2021 s'annonce déjà comme une année propice à de nouveaux développements sur des sujets aussi passionnants que le principe d'égalité des parties dans la constitution du Tribunal arbitral et l'obligation de révélation applicable aux arbitres.

En effet, aux termes de cinq arrêts rendus entre la fin du mois de décembre 2020 et la mi-février 2021, la Cour d'appel de Paris s'est prononcée sur l'obligation de révélation de l'arbitre en réitérant des solutions classiques ou en adoptant, s'agissant de la chambre commerciale internationale de la Cour d'appel de Paris (CCIP-CA), une solution plus novatrice.

Sur l'application du principe d'égalité des parties dans la constitution du tribunal

Dans l'affaire Vidatel1, la société du même nom, demandeur au recours en annulation, soutenait que la Cour internationale d'arbitrage de la CCI avait violé la clause compromissoire, convenue avec ses coassociés, en désignant d'office les cinq arbitres. Elle alléguait en outre une violation du principe compétence-compétence.

A l'inverse, l'un des défendeurs, la société PT Ventures, considérait que le respect des termes de la clause compromissoire aurait conduit à une rupture d'égalité dans la mesure où le demandeur - qui était opposé à ses trois associés - se serait retrouvé dans une situation d'inégalité, face aux trois autres coassociés.

Avec pragmatisme, la CCIP-CA a retenu que l'application du principe d'égalité dans la constitution du tribunal arbitral s'analyse nécessairement de manière différente lors de la conclusion de la clause compromissoire et lors de sa mise en ouvre.
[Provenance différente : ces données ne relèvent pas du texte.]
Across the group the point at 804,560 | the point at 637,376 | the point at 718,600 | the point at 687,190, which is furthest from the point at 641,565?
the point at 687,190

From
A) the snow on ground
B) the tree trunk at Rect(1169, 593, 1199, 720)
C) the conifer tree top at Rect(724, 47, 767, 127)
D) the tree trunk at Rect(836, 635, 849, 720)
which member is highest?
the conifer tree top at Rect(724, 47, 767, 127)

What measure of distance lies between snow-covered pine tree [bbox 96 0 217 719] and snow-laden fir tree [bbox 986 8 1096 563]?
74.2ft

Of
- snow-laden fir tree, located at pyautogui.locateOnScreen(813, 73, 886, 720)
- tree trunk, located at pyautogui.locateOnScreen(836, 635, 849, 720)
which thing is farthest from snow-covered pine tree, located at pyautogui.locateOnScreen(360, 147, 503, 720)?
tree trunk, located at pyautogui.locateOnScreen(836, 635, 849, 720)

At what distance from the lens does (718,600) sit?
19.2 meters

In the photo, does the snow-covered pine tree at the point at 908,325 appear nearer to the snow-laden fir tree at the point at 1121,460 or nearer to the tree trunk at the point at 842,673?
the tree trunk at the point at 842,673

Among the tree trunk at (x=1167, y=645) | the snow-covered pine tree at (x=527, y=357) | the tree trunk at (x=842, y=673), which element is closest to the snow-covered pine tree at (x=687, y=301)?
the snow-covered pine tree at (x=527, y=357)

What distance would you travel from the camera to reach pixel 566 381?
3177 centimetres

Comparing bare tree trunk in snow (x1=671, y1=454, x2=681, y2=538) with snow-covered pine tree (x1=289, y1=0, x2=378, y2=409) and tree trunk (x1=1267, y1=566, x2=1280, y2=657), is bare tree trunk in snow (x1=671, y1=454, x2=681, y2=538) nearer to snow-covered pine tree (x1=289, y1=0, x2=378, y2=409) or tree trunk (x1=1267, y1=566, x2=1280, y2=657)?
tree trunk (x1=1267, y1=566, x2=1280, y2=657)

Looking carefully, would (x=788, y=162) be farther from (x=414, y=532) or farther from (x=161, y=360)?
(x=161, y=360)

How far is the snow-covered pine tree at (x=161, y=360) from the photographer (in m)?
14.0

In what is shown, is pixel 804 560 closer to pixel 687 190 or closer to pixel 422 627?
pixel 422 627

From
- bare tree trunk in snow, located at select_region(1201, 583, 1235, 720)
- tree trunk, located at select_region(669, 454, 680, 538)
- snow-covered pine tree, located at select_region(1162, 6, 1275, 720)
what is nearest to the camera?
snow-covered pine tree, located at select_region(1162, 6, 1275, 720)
En particulier, elle considère que les modalités de désignations prévues par la clause n'étaient pas compatibles avec le principe d'égalité, auquel il peut être renoncé après la naissance du litige. Ce faisant, la CCIP-CA s'inscrit dans la lignée de la jurisprudence Dutco2 qui a consacré ce principe en droit français.

Ainsi, lorsque à la date du litige le demandeur est opposé à des défendeurs ayant des intérêts convergents, il apparait nécessaire d'écarter la clause compromissoire en application du principe d'égalité.

Plus encore, la CCIP-CA observe qu'en l'espèce, la CCI avait proposé, en vain, aux parties de trouver un accord quant à la constitution du Tribunal arbitral.

Dans ces circonstances, la CCIP-CA a considéré que la CCI pouvait légitimement intervenir dans la constitution du tribunal.

Au demeurant, cette interprétation semble conforme à l'esprit du nouvel Article 12(9) du Règlement révisé de la CCI selon lequel :

« Nonobstant tout accord conclu par les parties sur les modalités de constitution du tribunal arbitral, la Cour peut, dans des circonstances exceptionnelles, nommer chacun des membres du tribunal arbitral afin d'écarter un risque significatif de traitement injuste et inéquitable pouvant affecter la validité de la sentence ».

En outre, le demandeur soutenait que la CCI aurait violé le principe compétence-compétence en interprétant la clause d'arbitrage. La CCIP-CA a rejeté cet argument retenant qu'il s'agissait d'une difficulté concernant la constitution du tribunal arbitral, cadre dans lequel la CCI est autorisée à intervenir.

Sur l'étendue de l'obligation de révélation des arbitres

Pour mémoire, l'article 1456 du Code de procédure civile français impose aux arbitres une obligation continue de révélation qui ne cesse pas lors de leur désignation. Ils doivent en effet révéler tout élément de nature à remettre en question leur impartialité et/ou leur indépendance pendant tout l'arbitrage.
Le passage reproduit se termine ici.